Without being more concrete than that, we may detect two problem areas in Mr. Badger's sermonette, it seems to me:

(1) He, along with most of the journalists that he anthologizes from, do not properly "appreciate" the form of policy. This is a third level of appreciation still, different from knowing what the policy materially consists in, and also different from evaluating it. One may speculate, perhaps, that one reason for this failure to appreciate the level in question is that neither he nor they have any detectable ability to make policy. M. Bin Sa‘úd is entirely a different position, and so are the chiefs of the militant Republicans. Prof. Vico's use of verum et factum convertuntur did not originally exclude politics as a universal human science on the on the grounds that most of us can no more make a foreign policy than we can make a helicopter, and Prof. Collingwood assumed that evrybody who took an interest could have true historical knowledge, in his special idealist sense, of what Julius Caesar did, even though we are neither identical with him nor endowed with anything like his degree of power. These views are not necessarily mistaken altogether, but we might look into the possibility that they might, in accordance with their own underlying spirit, be considerably restricted in their application.

(2) To trespass into mere matter, but only very slightly, might we not loosely say that Uncle Sam's Middle Eastern stuff has rather consistently aimed at stability? Exact what has been attempted to be stabilized we need not here discuss, nor whether stabilization of it is a good idea. We may leave open the academic question of whether all policy, properly so called, and simply as such, does not involve some sort of attempted stabilization as well as some sort of generalization. Leaving all these things enshrouded in as much mist and vagueness and abstraction as possible, do we not still have some grounds for suspecting that "volatility" is not only the wrong direction to look in, but wrong by close to one hundred and eighty degrees?

==
Advanced exercises left for the student

(1) Even more materially, does not this antecedent objection to "volatility" apply quite as well in the case of a M. Bin Sa‘úd as in that of a George W. Bush?

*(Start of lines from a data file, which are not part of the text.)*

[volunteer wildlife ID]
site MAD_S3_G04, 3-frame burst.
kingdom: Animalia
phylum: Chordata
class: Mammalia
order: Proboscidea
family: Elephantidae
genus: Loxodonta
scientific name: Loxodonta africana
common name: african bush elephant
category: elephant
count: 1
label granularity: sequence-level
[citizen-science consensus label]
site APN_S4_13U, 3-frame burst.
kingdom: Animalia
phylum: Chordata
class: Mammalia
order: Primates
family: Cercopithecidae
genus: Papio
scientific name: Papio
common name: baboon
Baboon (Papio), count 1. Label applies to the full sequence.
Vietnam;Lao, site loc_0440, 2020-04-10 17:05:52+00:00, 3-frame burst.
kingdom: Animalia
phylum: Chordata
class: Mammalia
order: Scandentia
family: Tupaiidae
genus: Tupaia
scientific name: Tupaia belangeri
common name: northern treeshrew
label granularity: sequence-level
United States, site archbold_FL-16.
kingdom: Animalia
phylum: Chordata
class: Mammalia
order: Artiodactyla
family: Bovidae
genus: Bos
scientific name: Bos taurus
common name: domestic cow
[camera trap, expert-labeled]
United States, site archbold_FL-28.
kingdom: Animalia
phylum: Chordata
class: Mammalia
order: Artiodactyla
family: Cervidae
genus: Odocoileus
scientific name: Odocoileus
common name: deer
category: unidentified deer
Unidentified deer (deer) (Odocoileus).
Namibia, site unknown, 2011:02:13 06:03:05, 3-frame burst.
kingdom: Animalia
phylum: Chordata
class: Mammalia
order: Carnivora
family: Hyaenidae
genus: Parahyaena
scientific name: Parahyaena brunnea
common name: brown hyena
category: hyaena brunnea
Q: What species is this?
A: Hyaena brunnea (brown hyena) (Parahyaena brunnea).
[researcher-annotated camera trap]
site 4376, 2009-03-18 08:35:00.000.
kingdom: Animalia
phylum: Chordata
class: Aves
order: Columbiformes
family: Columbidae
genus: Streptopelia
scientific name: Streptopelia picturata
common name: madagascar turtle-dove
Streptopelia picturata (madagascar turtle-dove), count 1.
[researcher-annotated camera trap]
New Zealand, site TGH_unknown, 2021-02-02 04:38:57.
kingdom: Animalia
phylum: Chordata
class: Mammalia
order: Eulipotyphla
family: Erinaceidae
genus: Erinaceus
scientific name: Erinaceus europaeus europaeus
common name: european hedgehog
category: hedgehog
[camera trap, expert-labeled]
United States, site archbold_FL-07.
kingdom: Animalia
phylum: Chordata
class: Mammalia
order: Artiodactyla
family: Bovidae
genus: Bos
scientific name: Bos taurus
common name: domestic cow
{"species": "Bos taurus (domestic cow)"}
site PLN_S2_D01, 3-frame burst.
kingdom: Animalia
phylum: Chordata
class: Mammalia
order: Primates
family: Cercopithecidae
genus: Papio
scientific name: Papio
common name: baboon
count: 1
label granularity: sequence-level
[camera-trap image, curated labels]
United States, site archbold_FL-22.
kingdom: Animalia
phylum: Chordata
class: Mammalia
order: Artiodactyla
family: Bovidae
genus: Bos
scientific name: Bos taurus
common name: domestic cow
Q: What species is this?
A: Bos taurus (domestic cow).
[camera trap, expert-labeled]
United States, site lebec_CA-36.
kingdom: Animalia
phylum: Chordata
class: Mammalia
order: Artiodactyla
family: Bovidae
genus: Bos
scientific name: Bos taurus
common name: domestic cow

(2) On the formal side, is not Area Studies to some extent intrinsically at odds with Policy? And with Law as well? Local colour is all very well in its way, but might not the effective statesperson to some extent be required to dispense with it and deliberately decline to concern herself with certain sorts of details?

(Naturally, Mr. Bones, you and I don't think there is anything wrong with taking an interest in matters that we cannot influence, or in other people's details and ideologies that we have not the slightest intention of adopting for ourselves. Our own practice completely rules out any such objection. Nevertheless, we do not claim to be taking a political or policy interest in such questions, and we are really saying nothing worse about Mr. Badger than that he isn't either. But God knows best.)